(Excerpts of spatial question listing)
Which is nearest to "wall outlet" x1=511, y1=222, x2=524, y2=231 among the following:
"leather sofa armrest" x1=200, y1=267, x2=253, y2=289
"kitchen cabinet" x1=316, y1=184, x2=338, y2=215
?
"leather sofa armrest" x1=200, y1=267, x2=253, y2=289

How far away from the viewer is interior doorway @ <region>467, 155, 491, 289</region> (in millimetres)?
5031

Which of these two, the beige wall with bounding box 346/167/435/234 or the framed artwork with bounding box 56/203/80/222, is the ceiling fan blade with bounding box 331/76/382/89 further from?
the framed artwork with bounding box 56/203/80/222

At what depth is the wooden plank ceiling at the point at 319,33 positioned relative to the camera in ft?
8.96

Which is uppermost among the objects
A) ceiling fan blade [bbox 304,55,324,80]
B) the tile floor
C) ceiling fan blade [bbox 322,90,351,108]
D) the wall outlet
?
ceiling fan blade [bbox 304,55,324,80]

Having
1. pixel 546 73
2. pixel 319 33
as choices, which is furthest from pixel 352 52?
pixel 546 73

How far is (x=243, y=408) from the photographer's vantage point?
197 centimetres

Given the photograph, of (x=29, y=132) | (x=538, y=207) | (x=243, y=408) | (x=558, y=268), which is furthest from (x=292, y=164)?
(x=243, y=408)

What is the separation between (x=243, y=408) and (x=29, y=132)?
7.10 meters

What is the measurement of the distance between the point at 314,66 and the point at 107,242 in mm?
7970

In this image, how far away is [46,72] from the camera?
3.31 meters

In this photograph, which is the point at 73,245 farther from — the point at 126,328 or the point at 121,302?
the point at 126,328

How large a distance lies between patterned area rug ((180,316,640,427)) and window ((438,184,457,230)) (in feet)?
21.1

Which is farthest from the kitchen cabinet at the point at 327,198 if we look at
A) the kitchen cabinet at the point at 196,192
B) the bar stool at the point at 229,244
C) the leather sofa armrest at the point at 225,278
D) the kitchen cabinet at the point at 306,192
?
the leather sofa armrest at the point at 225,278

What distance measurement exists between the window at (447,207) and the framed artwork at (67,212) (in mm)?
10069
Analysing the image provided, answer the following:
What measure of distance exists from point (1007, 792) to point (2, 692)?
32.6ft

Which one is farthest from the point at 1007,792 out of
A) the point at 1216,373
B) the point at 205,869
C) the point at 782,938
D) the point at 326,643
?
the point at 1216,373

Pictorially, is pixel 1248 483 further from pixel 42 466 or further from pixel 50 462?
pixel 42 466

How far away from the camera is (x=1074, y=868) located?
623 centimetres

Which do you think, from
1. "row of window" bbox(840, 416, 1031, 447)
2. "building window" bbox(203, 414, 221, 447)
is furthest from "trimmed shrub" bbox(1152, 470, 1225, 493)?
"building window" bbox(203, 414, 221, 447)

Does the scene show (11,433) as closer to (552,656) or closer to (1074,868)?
* * *
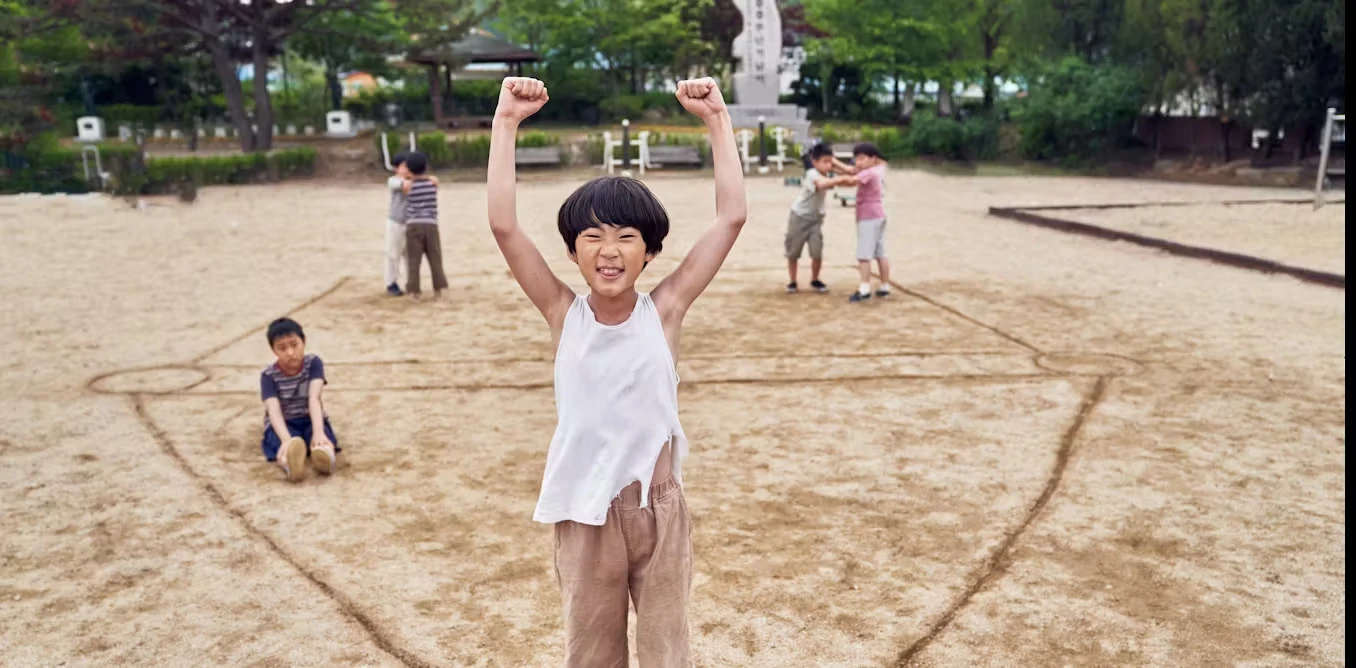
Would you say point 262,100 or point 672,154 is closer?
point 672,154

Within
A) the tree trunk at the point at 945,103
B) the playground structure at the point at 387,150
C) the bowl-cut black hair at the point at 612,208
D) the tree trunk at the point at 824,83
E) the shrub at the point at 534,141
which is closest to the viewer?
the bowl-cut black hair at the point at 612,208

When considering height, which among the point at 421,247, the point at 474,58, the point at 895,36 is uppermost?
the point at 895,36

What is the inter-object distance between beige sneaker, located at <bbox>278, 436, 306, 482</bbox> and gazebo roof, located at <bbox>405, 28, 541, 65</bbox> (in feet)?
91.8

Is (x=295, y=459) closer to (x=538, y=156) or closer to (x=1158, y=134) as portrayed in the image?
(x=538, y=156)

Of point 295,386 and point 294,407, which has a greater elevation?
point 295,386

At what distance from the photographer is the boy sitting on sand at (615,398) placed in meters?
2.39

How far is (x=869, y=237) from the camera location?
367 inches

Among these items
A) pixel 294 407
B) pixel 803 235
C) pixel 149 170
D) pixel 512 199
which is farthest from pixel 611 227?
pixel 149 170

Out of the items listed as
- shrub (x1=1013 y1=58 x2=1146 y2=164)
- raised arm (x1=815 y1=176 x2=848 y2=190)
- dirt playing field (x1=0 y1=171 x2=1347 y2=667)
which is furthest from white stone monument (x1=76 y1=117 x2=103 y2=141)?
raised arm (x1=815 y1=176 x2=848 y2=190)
--
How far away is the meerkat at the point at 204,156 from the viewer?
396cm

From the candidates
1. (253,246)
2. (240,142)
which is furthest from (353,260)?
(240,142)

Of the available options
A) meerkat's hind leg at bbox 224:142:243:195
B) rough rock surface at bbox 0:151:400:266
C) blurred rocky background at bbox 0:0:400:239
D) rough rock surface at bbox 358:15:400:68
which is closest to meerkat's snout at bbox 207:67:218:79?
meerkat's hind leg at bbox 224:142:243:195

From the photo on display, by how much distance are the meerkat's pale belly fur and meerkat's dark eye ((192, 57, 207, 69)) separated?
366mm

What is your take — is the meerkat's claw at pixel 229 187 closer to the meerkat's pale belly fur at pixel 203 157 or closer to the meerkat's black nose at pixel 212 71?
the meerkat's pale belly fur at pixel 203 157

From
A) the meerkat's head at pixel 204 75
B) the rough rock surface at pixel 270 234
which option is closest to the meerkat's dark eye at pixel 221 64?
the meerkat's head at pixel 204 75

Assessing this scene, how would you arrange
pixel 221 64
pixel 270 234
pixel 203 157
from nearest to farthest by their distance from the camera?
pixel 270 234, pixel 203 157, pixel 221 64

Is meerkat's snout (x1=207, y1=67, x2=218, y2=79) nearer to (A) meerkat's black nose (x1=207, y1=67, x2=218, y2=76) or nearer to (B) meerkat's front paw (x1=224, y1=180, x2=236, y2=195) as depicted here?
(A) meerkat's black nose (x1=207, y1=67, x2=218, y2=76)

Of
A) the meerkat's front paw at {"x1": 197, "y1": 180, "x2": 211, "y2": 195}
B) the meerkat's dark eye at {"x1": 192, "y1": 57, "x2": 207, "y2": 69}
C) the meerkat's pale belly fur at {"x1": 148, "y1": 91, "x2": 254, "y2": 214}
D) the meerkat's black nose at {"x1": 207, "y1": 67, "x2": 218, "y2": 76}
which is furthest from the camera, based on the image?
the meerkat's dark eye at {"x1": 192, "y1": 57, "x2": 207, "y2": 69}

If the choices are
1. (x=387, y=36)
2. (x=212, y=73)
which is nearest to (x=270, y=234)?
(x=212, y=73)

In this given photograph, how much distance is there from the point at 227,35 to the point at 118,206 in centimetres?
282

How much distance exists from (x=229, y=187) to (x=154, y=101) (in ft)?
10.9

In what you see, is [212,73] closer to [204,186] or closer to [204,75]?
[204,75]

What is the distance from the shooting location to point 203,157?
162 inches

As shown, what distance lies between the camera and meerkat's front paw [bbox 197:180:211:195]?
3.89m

**WRITTEN INSTRUCTION:** Copy the lines of the listing from the line with "Pictorially, is pixel" to the line with "623 centimetres", renaming "camera" to "viewer" and keeping everything else the same. Return only those lines.

**EXERCISE OUTPUT:**
Pictorially, is pixel 1248 483 further from pixel 42 466 or further from pixel 50 462?
pixel 42 466

How far away from the viewer is (x=1074, y=868) located?
623 centimetres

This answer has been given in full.